Back in school I used to love those light abridged classics, short and sweet, just the way I fancied them in my early teens. It was then that I discovered HG Wells and his time-travel machine and I wanted to immediately take it for a ride, racing back to the time of Prithvi Narayan Shah and founding of modern Nepal, about which I had read so much in our course books.
More than 120 years since Time Machine was first published, time travel is still a stuff of imagination. But, then, today, there is Google.
Who do you think knows you the best? Your mom, dad, sibling or your best friend? Or is it your adorable dog? In recent research, Google’s browsing history has proven to be a more reliable judge of your character and career success than the testimonies of your loved ones. (Seriously. Go Google.) This portends to a perilous future, as Yuval Noah Harari warns us in his fascinating new book Homo deus.
Harari writes of a future of all-knowing computer algorithms when human beings, with their limited processing capacity and puny memory, will be virtually useless.

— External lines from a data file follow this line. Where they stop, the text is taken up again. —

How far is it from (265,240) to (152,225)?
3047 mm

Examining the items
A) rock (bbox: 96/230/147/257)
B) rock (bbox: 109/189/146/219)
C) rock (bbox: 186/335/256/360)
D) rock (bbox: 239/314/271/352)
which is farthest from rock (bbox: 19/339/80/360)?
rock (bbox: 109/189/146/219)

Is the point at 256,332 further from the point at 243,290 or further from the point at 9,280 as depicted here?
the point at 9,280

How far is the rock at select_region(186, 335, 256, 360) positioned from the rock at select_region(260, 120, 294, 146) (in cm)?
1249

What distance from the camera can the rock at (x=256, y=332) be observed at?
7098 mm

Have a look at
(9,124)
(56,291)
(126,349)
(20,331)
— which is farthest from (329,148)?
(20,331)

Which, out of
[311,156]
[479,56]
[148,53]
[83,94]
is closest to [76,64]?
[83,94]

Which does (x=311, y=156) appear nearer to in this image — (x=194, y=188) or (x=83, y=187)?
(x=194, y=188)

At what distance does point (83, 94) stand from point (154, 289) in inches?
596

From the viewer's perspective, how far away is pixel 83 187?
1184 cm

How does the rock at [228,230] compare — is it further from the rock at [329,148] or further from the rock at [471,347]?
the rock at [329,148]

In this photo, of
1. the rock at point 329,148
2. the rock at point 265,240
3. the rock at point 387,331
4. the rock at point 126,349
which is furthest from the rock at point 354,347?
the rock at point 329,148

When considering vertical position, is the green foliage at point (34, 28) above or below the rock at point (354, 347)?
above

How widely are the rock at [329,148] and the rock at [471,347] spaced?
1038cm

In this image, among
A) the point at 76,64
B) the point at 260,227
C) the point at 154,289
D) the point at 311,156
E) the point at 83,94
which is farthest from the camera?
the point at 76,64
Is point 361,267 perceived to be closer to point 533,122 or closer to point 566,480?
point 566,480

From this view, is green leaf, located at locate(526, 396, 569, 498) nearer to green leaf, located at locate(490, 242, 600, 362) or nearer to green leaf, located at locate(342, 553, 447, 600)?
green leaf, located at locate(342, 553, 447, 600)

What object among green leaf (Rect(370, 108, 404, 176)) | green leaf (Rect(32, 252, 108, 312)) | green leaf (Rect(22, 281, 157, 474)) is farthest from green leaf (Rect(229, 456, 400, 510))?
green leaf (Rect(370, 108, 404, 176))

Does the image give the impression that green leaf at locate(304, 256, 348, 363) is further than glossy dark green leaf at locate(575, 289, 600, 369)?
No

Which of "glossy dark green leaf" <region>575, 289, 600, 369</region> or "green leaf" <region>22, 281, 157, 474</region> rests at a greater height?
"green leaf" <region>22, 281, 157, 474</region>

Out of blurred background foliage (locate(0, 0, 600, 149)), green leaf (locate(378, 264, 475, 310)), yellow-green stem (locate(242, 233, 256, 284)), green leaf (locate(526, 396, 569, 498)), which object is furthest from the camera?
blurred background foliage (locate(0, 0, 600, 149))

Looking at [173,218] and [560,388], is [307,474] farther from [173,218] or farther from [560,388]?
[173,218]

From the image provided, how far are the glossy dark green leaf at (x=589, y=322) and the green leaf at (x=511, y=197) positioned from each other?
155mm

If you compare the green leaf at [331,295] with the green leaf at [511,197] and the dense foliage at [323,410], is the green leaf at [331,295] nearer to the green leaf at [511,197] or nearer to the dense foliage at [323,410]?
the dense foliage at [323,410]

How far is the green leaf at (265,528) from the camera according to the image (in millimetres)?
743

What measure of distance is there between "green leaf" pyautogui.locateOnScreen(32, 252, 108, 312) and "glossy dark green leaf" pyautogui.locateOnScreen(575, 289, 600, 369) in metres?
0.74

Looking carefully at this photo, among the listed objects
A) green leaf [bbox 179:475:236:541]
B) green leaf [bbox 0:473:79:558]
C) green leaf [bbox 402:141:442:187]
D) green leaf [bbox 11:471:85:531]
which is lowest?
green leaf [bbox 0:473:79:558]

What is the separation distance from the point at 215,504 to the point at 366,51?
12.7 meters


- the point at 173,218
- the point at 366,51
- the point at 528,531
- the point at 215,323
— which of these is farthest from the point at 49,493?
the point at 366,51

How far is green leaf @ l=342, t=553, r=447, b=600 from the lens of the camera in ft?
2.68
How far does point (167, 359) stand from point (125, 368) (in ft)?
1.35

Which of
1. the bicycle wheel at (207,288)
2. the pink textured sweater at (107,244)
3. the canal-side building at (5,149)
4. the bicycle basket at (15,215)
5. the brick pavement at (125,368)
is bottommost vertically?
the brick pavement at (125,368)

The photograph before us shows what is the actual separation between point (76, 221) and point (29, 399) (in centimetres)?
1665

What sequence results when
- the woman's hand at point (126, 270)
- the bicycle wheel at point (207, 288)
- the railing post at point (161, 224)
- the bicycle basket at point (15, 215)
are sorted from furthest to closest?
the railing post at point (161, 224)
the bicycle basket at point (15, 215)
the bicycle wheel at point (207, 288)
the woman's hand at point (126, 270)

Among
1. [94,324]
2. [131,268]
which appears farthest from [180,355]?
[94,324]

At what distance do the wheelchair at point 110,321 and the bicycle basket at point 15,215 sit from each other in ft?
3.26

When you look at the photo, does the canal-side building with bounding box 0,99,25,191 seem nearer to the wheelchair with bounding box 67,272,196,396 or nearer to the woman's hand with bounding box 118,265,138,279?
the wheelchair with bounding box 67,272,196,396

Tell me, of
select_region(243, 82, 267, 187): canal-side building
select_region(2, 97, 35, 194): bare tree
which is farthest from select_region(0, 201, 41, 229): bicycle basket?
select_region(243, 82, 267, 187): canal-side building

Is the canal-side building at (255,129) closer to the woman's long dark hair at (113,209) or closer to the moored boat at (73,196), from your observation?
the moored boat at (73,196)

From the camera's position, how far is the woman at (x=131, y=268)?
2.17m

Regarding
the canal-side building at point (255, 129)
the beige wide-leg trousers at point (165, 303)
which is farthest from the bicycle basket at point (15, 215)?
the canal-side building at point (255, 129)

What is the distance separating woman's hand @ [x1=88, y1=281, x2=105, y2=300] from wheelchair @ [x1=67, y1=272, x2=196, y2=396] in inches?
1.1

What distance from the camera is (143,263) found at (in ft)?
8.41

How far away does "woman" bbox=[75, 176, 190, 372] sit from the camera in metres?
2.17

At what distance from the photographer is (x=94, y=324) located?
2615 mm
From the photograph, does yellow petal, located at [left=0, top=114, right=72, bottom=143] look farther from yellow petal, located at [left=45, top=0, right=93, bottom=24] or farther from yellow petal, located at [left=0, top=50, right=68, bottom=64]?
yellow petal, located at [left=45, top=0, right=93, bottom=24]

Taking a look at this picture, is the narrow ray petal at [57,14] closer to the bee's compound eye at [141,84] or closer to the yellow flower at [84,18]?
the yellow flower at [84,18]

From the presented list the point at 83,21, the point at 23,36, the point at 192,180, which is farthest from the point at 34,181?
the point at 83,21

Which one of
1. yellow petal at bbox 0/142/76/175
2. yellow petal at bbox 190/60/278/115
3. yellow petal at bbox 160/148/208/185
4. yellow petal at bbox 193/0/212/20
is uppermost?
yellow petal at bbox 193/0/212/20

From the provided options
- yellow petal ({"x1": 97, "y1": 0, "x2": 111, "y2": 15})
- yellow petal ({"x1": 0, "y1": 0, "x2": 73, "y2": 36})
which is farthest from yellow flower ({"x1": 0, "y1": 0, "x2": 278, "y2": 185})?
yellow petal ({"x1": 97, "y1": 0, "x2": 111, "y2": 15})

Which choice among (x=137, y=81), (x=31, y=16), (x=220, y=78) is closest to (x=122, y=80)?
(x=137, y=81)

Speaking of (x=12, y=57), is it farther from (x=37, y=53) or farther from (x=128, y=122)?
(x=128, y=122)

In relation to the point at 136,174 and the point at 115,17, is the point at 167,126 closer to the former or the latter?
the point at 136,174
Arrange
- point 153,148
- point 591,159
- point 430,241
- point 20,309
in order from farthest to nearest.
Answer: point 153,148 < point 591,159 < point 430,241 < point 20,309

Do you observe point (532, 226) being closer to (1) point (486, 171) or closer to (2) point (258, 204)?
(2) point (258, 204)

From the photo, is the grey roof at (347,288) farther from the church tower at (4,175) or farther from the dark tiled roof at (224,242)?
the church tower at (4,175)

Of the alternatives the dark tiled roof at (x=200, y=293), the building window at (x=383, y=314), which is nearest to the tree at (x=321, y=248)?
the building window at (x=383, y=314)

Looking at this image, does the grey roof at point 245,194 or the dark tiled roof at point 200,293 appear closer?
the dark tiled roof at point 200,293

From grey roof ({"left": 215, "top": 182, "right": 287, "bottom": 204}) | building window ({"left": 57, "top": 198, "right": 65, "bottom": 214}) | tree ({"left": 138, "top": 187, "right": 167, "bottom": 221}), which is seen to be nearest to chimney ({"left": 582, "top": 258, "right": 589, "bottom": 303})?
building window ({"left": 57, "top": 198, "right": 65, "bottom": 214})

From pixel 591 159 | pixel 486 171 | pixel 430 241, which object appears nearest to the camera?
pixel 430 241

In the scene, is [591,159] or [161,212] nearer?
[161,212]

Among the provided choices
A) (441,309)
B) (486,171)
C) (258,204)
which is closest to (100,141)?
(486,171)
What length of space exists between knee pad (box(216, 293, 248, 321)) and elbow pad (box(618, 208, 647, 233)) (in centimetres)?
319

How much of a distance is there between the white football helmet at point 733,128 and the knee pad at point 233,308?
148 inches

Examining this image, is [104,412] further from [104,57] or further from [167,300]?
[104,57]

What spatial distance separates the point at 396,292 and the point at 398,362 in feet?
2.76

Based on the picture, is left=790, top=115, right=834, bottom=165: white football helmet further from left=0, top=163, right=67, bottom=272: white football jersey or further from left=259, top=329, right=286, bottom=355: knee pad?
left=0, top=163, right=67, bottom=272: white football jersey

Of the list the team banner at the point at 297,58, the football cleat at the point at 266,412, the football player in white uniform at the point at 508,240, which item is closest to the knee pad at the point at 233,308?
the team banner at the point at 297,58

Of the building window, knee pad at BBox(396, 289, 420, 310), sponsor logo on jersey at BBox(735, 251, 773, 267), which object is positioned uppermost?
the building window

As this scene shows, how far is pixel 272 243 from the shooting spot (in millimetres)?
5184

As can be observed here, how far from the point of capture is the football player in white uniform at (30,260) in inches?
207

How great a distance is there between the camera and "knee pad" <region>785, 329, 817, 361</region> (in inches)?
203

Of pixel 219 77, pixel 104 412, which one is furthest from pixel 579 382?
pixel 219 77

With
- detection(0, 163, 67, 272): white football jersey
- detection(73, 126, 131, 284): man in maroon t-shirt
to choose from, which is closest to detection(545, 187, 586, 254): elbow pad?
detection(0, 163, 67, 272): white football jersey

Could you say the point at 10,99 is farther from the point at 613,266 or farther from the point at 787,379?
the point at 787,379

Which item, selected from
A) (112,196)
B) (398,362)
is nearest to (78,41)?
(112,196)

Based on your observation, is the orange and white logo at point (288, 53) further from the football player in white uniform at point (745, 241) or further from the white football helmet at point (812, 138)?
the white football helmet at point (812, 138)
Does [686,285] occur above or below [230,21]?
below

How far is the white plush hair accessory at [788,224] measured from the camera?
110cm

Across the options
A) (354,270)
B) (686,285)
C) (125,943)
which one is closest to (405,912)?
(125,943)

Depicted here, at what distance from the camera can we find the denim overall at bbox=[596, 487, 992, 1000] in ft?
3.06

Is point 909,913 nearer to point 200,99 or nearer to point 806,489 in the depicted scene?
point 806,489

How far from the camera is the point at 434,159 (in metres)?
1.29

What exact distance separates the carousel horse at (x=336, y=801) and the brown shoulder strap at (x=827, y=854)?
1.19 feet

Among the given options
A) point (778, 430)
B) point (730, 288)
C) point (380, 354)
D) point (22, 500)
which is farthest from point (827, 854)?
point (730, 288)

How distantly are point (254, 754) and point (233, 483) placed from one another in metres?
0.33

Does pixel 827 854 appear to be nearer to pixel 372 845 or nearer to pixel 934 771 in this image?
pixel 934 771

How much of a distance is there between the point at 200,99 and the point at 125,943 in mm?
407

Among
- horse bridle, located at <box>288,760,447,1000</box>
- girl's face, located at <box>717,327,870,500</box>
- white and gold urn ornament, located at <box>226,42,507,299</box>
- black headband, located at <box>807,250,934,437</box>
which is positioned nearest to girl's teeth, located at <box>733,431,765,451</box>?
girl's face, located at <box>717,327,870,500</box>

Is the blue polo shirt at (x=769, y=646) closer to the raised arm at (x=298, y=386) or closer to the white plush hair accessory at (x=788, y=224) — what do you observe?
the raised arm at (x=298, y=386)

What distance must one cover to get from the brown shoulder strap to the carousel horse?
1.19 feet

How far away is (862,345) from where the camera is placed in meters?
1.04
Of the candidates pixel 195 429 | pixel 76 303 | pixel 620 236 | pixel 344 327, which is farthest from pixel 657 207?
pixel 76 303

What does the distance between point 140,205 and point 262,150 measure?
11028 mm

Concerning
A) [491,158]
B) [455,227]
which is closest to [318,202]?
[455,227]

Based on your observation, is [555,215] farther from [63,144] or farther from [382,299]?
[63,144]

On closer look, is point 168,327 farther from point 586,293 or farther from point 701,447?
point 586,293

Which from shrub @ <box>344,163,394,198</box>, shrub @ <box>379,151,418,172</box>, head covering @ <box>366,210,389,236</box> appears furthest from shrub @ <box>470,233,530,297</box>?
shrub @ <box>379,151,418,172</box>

Think of a profession, any profession, the kind of work you think will be impossible to automate. Medicine? We already have expert algorithms that can better diagnose diseases compared to error-prone physicians. Surgery, certainly? Again, carefully programmed robots are proving far better at it than the shaky human hands. Plumbing, then? Soon your sinks and pipes will come with in-built sensors that will remind you to replace them long before you need a plumber for running repairs.
This reminds of this famous case of the Kmart departmental store in the US that was sending out fliers advertising baby nappies to a house with no new mother. Incensed, the head of the house rang the store and scolded its staff for the ‘unforgivable’ error. Then, after a week, he called again, to apologize. His unmarried daughter was pregnant after all, but no one in the family knew, not even the daughter! Yet, on the basis of the daughter’s buying habits, online and at the store, Kmart rightly deduced she was pregnant. That is the kind of creepy future we humans are headed to. But can we somehow escape such a fatalistic future?
It will be hard. Already, computer programs produce world-class poetry and news websites (Forbes, LA Times) publish computer-generated news. It will not be long before they start producing top-notch news stories, articles and books. The bestsellers of tomorrow won’t be written by humans; it will be computer algorithms at work again, as they process the enormous volume of literature available online these days and gather real-time information on people’s reading habits via e-book readers like Kindle (On which pages or keywords do people pause? Which books are most of them reading?).
When I was in school back in the Jurassic period, the use of computers in Nepal had only just started. Those were the days when we stored data on floppies (yes, they flopped). Then came hard disks, and now you can store your entire movie collection on a puny pen drive; the rest of the information, in fact all the information in the world that you will never need, you can get from Google.
A colleague of mine who teaches at a college in Kathmandu was telling me the other day how the personal records of all his students were stored online. The parents could check, from the comfort of their home, whether their children were attending school, taking the right courses, and submitting their homework on time: ever bunk chemistry class for Tom Cruz and see your monthly allowance dry up faster than exposed nail polish.
Are you applying for a job after passing out of college? Rest assured that your prospective employers will check your Google history, or get someone to do it. Hacking into your online accounts is not as hard as you think.
In March 2016, 18-year-old Bikash Paudel of Tanahun was arrested by Nepal Police on the charge of hacking government websites ‘for fun’. Paudel confessed to having hacked servers and breached into databases of over 200 government agencies, including Nepal Telecom. Paudel could have known who you talked to over your NTC phone, for how long, and when. A kid of 18!
But even the prodigious Paudel is no match for today’s machines. At a recent event in Hong Kong, two robots, Han and Sophia, were debating the future of humankind. To one of the questions from the human moderator, Han replied: “In 10 or 20 years, robots will be able to do every human job”. Han even ‘joked’ that robots will soon “take over the world”. But how did the two robots learn to think and talk like humans? By being trained to mimic humans on Google’s YouTube, of course.
A food for thought: Are you sure that the article you are reading right now has not been generated by a computer algorithm? For the right answer, please google.